* _TEXT PROVIDED_
Linda’s sister Pam followed a hundred yards behind. Pam pulled another twenty-ton sled of fuel drums. Two mechanics from Williams Field alternated at her controls. A four-tracked Tucker Sno-Cat, one-quarter Linda’s weight, ran out in front carrying their food, survival gear, and blasting caps. A Kiwi mountaineer ran the Tucker, leading their caravan along the same route explorer Edmund Hillary took in the 1950s.

The orange Tucker disappeared from time to time, and then reappeared. Brian watched it closely, never losing sight of the flag atop its tall whip antenna. He sensed they were on uneven ground, on a lazy ocean of long, slow snow rollers. The Tucker disappeared again. Brian elbowed his partner, pointing. Both stood up, craning for a look. No shadows, no tracks. The last thing Brian saw was the flag on that whip antenna when gravity struck.

Linda plunged right. Snow exploded through her window. She ricocheted left. Her side door broke in. Snow blasted Brian against his partner, burying them both. Then Linda fell, completely vertical, racing straight down, pulling her sled after them.

Linda crashed against the edge of an ice wall, wedged. Her windshield broke out. The snow that had encased Brian and his partner spewed into the black void below. They hung up on Linda’s dashboard, waiting for the dynamite sled.

It never fell.

They found the throttle under what snow remained in Linda’s cab and killed her engine before its fumes killed them. One hundred gallons of diesel from Linda’s tank had spilled over everything. Brian killed the pilot flame on the cab heater, refusing to burn to death in the icy crevasse.

* _WORK ORDER 1_
Name everything the crevasse passage says the Tucker Sno-Cat carried.
* _WORK ORDER 2_
Turn the paragraph of the crevasse passage that begins "Linda's sister Pam followed" into a short bulleted list that keeps its main facts.
* _WORK ORDER 3_
Using the crevasse passage, answer these questions:
(a) How far behind Linda did Pam follow?
(b) What was on top of the Tucker's tall whip antenna?
(c) How many gallons of diesel spilled from Linda's tank?
The rows that come next are separate material with no connection to the crevasse passage.

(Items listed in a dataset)

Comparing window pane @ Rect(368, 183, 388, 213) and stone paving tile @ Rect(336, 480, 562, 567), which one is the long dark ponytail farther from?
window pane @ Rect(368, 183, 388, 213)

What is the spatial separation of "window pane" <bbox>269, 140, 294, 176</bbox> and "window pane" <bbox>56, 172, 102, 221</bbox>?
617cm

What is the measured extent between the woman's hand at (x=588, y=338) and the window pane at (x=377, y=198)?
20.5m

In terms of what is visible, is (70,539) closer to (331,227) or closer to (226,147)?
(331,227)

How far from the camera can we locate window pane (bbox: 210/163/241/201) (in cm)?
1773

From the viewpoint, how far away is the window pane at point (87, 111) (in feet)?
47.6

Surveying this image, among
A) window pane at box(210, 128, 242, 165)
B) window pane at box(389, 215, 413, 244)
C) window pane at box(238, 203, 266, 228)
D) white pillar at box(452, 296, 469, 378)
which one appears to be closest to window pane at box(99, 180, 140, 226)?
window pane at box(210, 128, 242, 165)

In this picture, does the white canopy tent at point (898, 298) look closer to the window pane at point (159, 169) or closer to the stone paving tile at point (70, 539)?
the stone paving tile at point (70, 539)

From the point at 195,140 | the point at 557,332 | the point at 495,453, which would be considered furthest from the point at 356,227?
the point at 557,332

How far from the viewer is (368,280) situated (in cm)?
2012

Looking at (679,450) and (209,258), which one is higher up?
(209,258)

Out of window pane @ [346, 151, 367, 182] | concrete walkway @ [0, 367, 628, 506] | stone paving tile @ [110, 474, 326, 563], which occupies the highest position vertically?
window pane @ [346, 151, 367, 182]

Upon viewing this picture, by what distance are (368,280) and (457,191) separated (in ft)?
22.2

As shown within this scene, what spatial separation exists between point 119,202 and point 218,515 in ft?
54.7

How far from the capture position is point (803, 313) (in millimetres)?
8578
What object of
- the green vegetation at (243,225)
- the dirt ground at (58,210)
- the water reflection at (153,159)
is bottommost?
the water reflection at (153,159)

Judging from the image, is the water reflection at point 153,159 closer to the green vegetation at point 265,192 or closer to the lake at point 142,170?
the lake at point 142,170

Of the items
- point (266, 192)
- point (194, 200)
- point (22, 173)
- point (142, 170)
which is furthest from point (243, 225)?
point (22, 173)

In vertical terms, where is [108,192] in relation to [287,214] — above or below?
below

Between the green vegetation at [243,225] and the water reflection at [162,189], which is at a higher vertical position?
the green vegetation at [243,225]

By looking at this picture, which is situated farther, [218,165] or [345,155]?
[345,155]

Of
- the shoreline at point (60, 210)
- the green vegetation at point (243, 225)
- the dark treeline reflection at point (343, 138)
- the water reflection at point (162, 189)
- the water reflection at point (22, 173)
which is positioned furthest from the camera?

* _EXERCISE ANSWER 1_
Food, survival gear, and blasting caps.

* _EXERCISE ANSWER 2_
- Pam followed a hundred yards behind Linda, pulling another twenty-ton sled of fuel drums.
- Two mechanics from Williams Field took turns at Pam's controls.
- A four-tracked Tucker Sno-Cat, one-quarter Linda's weight, ran in front carrying the food, survival gear, and blasting caps.
- A Kiwi mountaineer drove the Tucker, leading the caravan along the route explorer Edmund Hillary took in the 1950s.

* _EXERCISE ANSWER 3_
(a) A hundred yards.
(b) A flag.
(c) One hundred gallons.